FOR IMMEDIATE RELEASE
August 26, 2003
Washington, DC
FOR IMMEDIATE RELEASE
August 26, 2003
Washington, DC
Contact: Audrey Seagraves
Tel: 202-939-2242
aseagraves@ceip.org
FOREIGN POLICY September / October 2003
FOUAD AJAMI ON THE HYPOCRITES WHO HATE AMERICA
Plus, Europes Failed Constitution, Madeleine Albright Defends the United Nations, Wanted: A U.S. Colonial Service, the Forgotten Virtues of Capitalism, Chris Patten Blasts the Wests Democratic Crusade, and More
To hear pollsters tell it, anti-American sentiments are rising the world over and the United States is squandering the global sympathy it garnered after September 11 with arrogant unilateralism. In truth, there was no sympathy to squander, writes renowned Middle East scholar Fouad Ajami, and the United States need not worry if German politicians or Muslim clerics blame the United States for their own decline. Anti-Americanism, Ajami says, is nothing more than a backlash against a nation that comes bearing modernism to those who want it but who also fear and despise it.

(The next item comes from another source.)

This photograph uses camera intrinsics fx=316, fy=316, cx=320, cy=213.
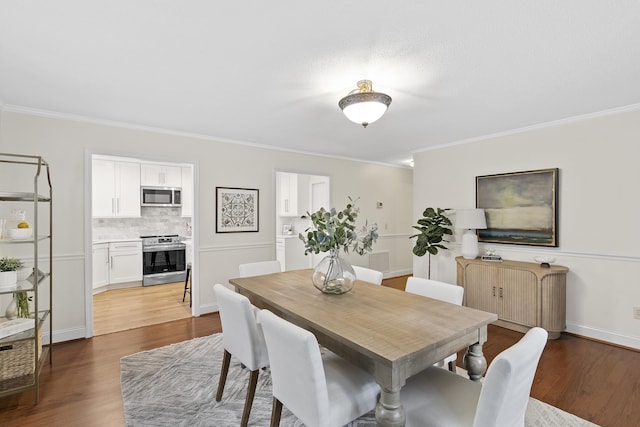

Ajami blasts the hypocrisy of those who hate America, be they in Riyadh or Paris. The world rails against the United States, Ajami writes, yet embraces its protection, its gossip, and its hipness. The United States need not worry about hearts and minds in foreign lands, Ajami concludes. If Muslims truly believe that their long winter of decline is the fault of the United States, no campaign of public diplomacy shall deliver them from that incoherence.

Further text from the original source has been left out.